== Rows ==
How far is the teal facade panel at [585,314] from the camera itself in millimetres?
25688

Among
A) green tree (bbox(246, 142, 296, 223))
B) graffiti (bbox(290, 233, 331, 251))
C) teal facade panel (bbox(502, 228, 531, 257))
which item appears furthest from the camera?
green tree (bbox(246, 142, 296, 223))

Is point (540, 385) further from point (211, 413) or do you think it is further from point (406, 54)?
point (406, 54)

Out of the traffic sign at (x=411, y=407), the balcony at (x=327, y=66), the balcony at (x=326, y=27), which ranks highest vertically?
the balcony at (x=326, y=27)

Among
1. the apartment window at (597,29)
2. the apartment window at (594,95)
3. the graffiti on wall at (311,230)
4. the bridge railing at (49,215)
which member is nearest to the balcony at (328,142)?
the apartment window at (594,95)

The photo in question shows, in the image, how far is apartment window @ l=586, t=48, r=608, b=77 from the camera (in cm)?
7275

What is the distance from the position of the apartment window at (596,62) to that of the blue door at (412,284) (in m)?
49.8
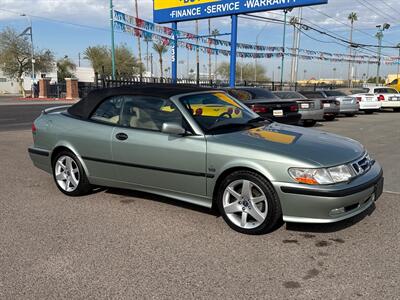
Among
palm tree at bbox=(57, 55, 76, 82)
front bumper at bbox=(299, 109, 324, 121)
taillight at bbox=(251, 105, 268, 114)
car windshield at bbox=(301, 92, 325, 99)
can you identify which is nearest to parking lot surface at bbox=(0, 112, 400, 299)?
taillight at bbox=(251, 105, 268, 114)

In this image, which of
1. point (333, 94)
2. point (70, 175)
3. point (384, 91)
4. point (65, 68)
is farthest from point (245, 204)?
point (65, 68)

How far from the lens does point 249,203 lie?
13.7 ft

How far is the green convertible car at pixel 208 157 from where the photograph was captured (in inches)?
155

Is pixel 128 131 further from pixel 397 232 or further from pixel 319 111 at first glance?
pixel 319 111

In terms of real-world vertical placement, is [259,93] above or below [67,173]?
above

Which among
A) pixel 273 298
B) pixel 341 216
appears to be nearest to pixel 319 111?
pixel 341 216

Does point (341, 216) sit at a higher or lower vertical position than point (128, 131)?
lower

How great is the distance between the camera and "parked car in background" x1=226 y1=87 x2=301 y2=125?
34.8 ft

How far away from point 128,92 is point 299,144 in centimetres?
225

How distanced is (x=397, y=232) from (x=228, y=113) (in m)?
2.31

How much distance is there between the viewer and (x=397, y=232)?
4.23 meters

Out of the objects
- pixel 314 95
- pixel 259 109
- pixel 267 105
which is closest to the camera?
pixel 259 109

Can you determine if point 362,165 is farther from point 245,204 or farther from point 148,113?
point 148,113

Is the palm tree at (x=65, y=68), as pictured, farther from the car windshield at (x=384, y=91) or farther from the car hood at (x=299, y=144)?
the car hood at (x=299, y=144)
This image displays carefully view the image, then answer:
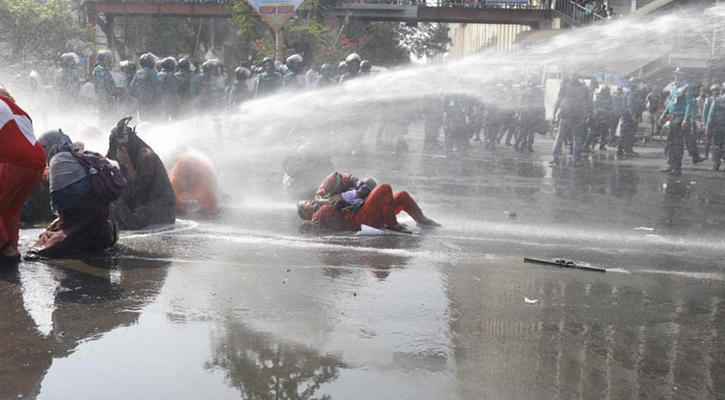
===
**Directions**
Set down, word for word, the stretch of the data from the line containing "How distanced is" through the end of the data, leaving out the pictures.

**Answer in full**
How distanced is (x=397, y=232) from (x=228, y=113) (in m)?
2.31

How much distance is there between the viewer and (x=397, y=232)?
4.23 meters

Out of the objects
- pixel 314 95
- pixel 259 109
- pixel 267 105
which is closest to the camera?
pixel 259 109

Can you determine if point 362,165 is farther from point 245,204 or farther from point 148,113?
point 148,113

Is the palm tree at (x=65, y=68), as pictured, farther from the car windshield at (x=384, y=91) or farther from the car hood at (x=299, y=144)?
the car hood at (x=299, y=144)
This image displays carefully view the image, then answer:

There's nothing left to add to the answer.